Requirement. Among the entries that follow, the required portion opens with the line containing "The Black Cauldron" and closes with the line containing "Marc Chagall, The Rooster". Give that portion again exactly, and nothing else.

─── Information given

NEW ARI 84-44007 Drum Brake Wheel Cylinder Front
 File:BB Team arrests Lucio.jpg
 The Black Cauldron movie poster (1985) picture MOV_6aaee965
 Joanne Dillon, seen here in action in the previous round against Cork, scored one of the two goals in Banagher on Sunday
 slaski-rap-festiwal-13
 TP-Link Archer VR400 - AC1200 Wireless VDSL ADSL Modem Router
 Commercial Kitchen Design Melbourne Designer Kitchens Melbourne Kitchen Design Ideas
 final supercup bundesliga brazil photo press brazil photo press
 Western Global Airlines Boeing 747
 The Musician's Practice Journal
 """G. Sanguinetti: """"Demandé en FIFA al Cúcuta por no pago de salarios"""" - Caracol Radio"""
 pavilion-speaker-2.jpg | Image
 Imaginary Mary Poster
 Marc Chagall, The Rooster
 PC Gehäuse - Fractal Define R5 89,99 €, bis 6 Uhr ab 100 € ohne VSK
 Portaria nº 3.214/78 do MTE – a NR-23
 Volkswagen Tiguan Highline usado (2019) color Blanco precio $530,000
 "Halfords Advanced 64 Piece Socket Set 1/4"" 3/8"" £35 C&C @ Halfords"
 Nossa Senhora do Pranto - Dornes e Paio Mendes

──────

Task response.
 The Black Cauldron movie poster (1985) picture MOV_6aaee965
 Joanne Dillon, seen here in action in the previous round against Cork, scored one of the two goals in Banagher on Sunday
 slaski-rap-festiwal-13
 TP-Link Archer VR400 - AC1200 Wireless VDSL ADSL Modem Router
 Commercial Kitchen Design Melbourne Designer Kitchens Melbourne Kitchen Design Ideas
 final supercup bundesliga brazil photo press brazil photo press
 Western Global Airlines Boeing 747
 The Musician's Practice Journal
 """G. Sanguinetti: """"Demandé en FIFA al Cúcuta por no pago de salarios"""" - Caracol Radio"""
 pavilion-speaker-2.jpg | Image
 Imaginary Mary Poster
 Marc Chagall, The Rooster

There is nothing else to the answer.